§ Exercise materials:
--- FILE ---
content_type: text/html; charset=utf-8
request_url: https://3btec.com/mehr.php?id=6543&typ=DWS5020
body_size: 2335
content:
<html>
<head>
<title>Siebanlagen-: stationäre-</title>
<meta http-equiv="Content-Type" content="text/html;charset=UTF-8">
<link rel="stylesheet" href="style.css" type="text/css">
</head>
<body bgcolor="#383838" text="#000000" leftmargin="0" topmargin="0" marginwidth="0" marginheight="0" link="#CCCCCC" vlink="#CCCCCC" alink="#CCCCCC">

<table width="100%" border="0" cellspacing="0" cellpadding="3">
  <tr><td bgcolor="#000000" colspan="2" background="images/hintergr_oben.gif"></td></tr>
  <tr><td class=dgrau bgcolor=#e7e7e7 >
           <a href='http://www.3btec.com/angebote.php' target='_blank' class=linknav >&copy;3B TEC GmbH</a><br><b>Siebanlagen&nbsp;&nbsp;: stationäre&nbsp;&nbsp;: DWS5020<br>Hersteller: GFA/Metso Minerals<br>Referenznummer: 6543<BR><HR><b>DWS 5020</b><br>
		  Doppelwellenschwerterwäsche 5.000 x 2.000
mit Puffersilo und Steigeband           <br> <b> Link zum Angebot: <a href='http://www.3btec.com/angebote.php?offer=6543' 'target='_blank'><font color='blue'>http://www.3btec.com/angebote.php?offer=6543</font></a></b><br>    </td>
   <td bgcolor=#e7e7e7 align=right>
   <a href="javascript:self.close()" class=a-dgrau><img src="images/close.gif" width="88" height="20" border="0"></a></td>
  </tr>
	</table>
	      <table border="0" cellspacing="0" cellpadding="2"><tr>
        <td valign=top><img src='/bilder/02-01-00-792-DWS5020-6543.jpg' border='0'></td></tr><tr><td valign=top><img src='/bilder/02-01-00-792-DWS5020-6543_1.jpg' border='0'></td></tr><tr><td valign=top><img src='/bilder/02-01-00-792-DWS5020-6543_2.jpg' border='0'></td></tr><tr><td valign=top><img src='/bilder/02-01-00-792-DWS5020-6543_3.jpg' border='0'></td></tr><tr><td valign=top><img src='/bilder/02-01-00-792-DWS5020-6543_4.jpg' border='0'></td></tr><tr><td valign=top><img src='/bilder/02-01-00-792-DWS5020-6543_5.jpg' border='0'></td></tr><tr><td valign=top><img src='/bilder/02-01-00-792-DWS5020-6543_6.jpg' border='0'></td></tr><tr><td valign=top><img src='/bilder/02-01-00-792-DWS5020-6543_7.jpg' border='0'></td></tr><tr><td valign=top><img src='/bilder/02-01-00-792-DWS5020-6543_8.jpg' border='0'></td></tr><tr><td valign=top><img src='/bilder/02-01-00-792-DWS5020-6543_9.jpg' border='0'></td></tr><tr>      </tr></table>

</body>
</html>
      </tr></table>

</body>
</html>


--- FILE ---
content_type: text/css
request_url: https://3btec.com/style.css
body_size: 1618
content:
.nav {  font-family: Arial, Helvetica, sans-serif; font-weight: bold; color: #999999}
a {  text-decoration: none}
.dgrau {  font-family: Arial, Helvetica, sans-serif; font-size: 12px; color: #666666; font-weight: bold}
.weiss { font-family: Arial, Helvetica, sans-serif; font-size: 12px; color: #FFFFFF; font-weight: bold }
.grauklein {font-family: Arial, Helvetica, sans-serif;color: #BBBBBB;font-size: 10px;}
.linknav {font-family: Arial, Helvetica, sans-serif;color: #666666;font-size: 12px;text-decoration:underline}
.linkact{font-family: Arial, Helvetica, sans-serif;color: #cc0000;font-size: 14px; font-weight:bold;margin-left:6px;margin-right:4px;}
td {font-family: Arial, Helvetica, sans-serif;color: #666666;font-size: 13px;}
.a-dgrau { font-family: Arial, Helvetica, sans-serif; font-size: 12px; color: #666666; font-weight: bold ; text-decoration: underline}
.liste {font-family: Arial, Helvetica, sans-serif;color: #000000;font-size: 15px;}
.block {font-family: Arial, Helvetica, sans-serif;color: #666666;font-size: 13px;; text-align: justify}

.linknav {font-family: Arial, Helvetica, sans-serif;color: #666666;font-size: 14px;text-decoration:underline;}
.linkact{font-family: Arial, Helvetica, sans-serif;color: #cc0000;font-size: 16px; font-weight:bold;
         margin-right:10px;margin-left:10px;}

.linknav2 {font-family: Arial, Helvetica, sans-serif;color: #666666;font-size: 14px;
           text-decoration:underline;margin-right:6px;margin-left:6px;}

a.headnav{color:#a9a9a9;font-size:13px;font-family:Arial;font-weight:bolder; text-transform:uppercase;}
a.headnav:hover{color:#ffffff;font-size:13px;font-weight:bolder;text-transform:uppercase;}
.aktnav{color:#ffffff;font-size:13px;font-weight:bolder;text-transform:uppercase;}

§ What the task requires:
Look through the entries above for the word "images". Copy every line where it shows up.

§ Response area:
  <tr><td bgcolor="#000000" colspan="2" background="images/hintergr_oben.gif"></td></tr>
   <a href="javascript:self.close()" class=a-dgrau><img src="images/close.gif" width="88" height="20" border="0"></a></td>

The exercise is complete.